The International Standards Organization has earlier this year established ISO 22307:2008, which is a new international standard for privacy impact assessments. Here is the blurb, but you'll have to shell out 114 Swiss Francs for the real deal:
ISO 22307:2008 - Financial services -- Privacy impact assessment
ISO 22307:2008 recognizes that a privacy impact assessment (PIA) is an important financial services and banking management tool to be used within an organization, or by “contracted” third parties, to identify and mitigate privacy issues and risks associated with processing consumer data using automated, networked information systems.
- describes the privacy impact assessment activity in general,
- defines the common and required components of a privacy impact assessment, regardless of business systems affecting financial institutions, and
- provides informative guidance to educate the reader on privacy impact assessments.

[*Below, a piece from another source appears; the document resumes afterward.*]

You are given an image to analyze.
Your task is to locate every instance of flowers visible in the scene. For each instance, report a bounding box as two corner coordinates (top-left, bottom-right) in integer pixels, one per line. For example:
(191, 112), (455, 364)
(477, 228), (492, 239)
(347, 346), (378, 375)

A privacy compliance audit differs from a privacy impact assessment in that the compliance audit determines an institution's current level of compliance with the law and identifies steps to avoid future non-compliance with the law. While there are similarities between privacy impact assessments and privacy compliance audits in that they use some of the same skills and that they are tools used to avoid breaches of privacy, the primary concern of a compliance audit is simply to meet the requirements of the law, whereas a privacy impact assessment is intended to investigate further in order to identify ways to safeguard privacy optimally.
ISO 22307:2008 recognizes that the choices of financial and banking system development and risk management procedures are business decisions and, as such, the business decision makers need to be informed in order to be able to make informed decisions for their financial institutions. ISO 22307:2008 provides a privacy impact assessment structure (common PIA components, definitions and informative annexes) for institutions handling financial information that wish to use a privacy impact assessment as a tool to plan for, and manage, privacy issues within business systems that they consider to be vulnerable.